Aufgaben
(A) In welchem Jahr erreichte der Irak laut dem Textabschnitt seine höchste Fördermenge an Öl?
(B) Nenne alle Gebiete, in denen sich laut dem Textabschnitt die drei größten Erdöllagerstätten des Irak befinden.
(C) Gib den Textabschnitt beginnend mit „Die drei größten“ und endend mit „irakischen Ölförderung betrachten.“ wieder und setze dabei „Ölvorkommen“ anstelle von „Erdöllagerstätten“ ein.

Textabschnitt
-------

Die drei größten Erdöllagerstätten befinden sich im Norden im Gebiet um die Stadt Kirkuk, im Osten der Hauptstadt Bagdad und die Rumaylah-Region im Süden. Lassen Sie uns zunächst den aktuellen Zustand der irakischen Ölförderung betrachten.
Der Irak fördert zurzeit zwischen 1,8 und 2 Mio. Barrel/Tag. Diese Quote liegt unter den Zielen der irakischen Regierung. Sie sieht das Ziel bei 2,5 Mio. Barrel/Tag, übergeordnet sogar bei 3 Mio. B/T, was dem Vorkriegsniveau entsprechen würde. Die höchste Fördermenge erreichte der Irak 1979 mit 3,7 Mio. B/T. Eine höhere Fördermenge als das Vorkriegsniveau ist Experten zu Folge noch nicht möglich. Der Grund dafür ist, dass der Irak seit 1980 in drei große Kriege verwickelt war und 13 Jahre UN-Sanktionen hinter sich hat. Saddam Hussein plante, mit der Erforschung der Wüstenregionen im Westen des Landes, die Fördermenge bis 2010 auf 6 Mio. B/T hochzufahren. Die Kosten zur Herstellung des Vorkriegszustandes werden auf 1,144 Mrd. USD. Sabotageakte, Terroranschläge und Diebstahl können allerdings die Kosten weiter in die Höhe treiben und den Zeitplan nach hinten verschieben. Etwa 60% der Anlagen im Norden wurden im Krieg zerstört. Die größten Schäden sind den landesweiten Förderanlagen jedoch nicht während des Krieges widerfahren, sondern nach Beendigung des Krieges. Sabotage, Anschläge und Diebstahl sind für ca. 80% der entstandenen Schäden verantwortlich.

-------

Fragen zur Geometrie der Szene:

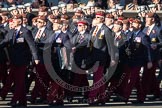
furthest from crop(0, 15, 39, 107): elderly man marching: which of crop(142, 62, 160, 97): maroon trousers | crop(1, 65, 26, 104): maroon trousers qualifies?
crop(142, 62, 160, 97): maroon trousers

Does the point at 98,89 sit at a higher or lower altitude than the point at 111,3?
lower

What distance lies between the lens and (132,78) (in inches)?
534

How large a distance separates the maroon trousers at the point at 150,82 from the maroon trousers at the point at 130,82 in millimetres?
215

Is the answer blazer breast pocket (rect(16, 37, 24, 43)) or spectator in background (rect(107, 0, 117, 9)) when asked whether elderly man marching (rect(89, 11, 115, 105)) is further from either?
spectator in background (rect(107, 0, 117, 9))

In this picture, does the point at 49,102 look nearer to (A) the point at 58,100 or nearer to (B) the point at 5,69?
(A) the point at 58,100

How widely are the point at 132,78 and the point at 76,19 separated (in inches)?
75.2

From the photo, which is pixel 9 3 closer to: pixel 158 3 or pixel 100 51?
pixel 158 3

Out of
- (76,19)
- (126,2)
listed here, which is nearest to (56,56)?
→ (76,19)

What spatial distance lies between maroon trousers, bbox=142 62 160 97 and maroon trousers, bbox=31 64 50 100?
208cm

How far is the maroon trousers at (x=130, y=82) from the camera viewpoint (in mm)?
13578

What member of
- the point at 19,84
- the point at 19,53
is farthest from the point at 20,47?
the point at 19,84

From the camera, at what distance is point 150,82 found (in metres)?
14.2

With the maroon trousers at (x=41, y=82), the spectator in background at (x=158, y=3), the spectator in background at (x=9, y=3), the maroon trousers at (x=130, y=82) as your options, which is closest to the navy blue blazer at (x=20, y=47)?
the maroon trousers at (x=41, y=82)

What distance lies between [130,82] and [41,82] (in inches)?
69.6
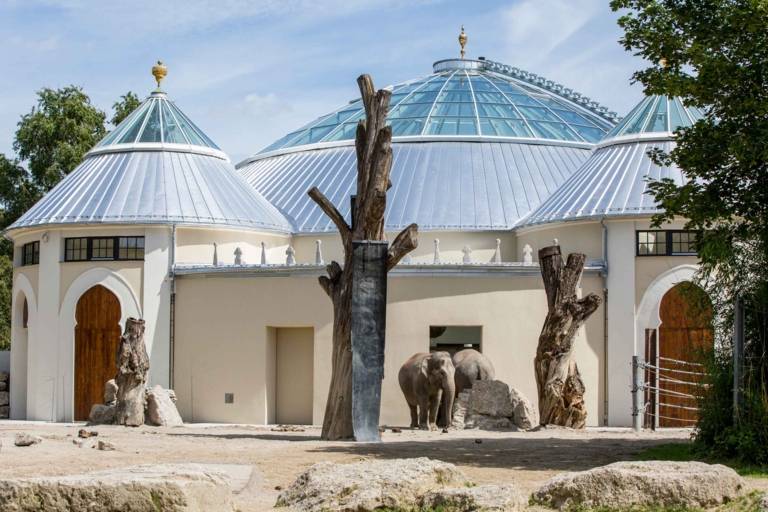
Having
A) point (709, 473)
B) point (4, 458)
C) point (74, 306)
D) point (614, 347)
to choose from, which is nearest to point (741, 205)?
point (709, 473)

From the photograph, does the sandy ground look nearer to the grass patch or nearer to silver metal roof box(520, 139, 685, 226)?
the grass patch

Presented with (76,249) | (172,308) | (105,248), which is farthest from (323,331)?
(76,249)

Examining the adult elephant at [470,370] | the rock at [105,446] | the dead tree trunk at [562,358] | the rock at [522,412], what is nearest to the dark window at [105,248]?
the adult elephant at [470,370]

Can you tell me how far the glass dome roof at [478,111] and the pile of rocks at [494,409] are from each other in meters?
16.6

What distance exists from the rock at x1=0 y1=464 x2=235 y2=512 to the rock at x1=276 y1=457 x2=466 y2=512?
1215 millimetres

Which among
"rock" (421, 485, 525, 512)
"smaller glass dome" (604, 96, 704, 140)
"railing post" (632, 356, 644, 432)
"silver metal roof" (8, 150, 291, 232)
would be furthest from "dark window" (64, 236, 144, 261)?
"rock" (421, 485, 525, 512)

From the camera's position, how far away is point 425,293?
35844 millimetres

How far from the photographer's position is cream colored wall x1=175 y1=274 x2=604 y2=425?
1405 inches

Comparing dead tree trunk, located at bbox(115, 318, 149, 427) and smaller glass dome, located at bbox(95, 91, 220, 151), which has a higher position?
smaller glass dome, located at bbox(95, 91, 220, 151)

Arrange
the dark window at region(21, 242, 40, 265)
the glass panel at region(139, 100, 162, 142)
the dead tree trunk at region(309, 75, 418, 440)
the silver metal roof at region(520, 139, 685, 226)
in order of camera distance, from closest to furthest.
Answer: the dead tree trunk at region(309, 75, 418, 440)
the silver metal roof at region(520, 139, 685, 226)
the dark window at region(21, 242, 40, 265)
the glass panel at region(139, 100, 162, 142)

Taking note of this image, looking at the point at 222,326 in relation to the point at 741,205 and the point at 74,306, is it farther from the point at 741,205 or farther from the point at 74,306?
the point at 741,205

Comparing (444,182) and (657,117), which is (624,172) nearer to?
(657,117)

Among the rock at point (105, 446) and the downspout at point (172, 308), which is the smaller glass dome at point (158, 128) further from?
the rock at point (105, 446)

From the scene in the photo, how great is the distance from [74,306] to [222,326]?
4536 millimetres
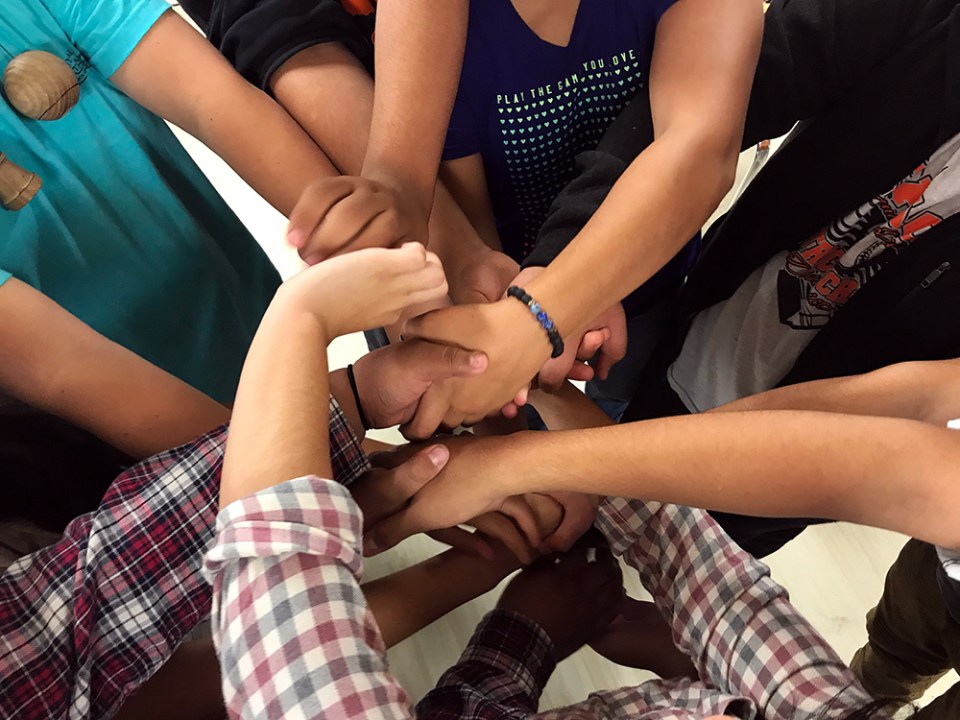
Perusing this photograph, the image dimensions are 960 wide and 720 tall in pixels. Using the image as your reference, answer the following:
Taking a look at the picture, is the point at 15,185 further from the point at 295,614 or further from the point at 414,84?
the point at 295,614

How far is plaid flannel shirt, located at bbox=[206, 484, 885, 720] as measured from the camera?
14.3 inches

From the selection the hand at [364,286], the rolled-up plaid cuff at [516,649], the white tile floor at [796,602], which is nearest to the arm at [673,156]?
the hand at [364,286]

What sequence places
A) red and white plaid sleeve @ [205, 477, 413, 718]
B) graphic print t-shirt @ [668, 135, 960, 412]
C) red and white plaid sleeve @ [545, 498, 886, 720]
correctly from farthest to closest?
graphic print t-shirt @ [668, 135, 960, 412] → red and white plaid sleeve @ [545, 498, 886, 720] → red and white plaid sleeve @ [205, 477, 413, 718]

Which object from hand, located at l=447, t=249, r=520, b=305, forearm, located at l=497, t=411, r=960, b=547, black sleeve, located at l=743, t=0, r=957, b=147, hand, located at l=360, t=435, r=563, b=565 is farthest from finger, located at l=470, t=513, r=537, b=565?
black sleeve, located at l=743, t=0, r=957, b=147

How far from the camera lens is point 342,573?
391 mm

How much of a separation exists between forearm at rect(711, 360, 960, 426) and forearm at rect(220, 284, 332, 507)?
14.0 inches

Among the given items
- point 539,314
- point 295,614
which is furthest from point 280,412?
point 539,314

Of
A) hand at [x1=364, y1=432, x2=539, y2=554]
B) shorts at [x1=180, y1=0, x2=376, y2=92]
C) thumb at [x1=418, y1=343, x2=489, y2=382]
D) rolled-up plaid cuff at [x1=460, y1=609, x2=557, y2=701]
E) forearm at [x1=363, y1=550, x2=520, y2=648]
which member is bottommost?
rolled-up plaid cuff at [x1=460, y1=609, x2=557, y2=701]

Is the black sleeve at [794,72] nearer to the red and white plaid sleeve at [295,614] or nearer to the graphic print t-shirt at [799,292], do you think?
the graphic print t-shirt at [799,292]

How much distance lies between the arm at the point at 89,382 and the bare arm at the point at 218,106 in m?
0.22

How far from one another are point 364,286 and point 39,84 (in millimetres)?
335

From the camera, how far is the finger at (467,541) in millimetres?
664

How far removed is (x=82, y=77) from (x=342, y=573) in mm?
516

-------

Lösungen je Aufgabe
(A) 1979, mit 3,7 Mio. Barrel pro Tag.

(B)
- das Gebiet um die Stadt Kirkuk im Norden
- der Osten der Hauptstadt Bagdad
- die Rumaylah-Region im Süden

(C)
Die drei größten Ölvorkommen befinden sich im Norden im Gebiet um die Stadt Kirkuk, im Osten der Hauptstadt Bagdad und die Rumaylah-Region im Süden. Lassen Sie uns zunächst den aktuellen Zustand der irakischen Ölförderung betrachten.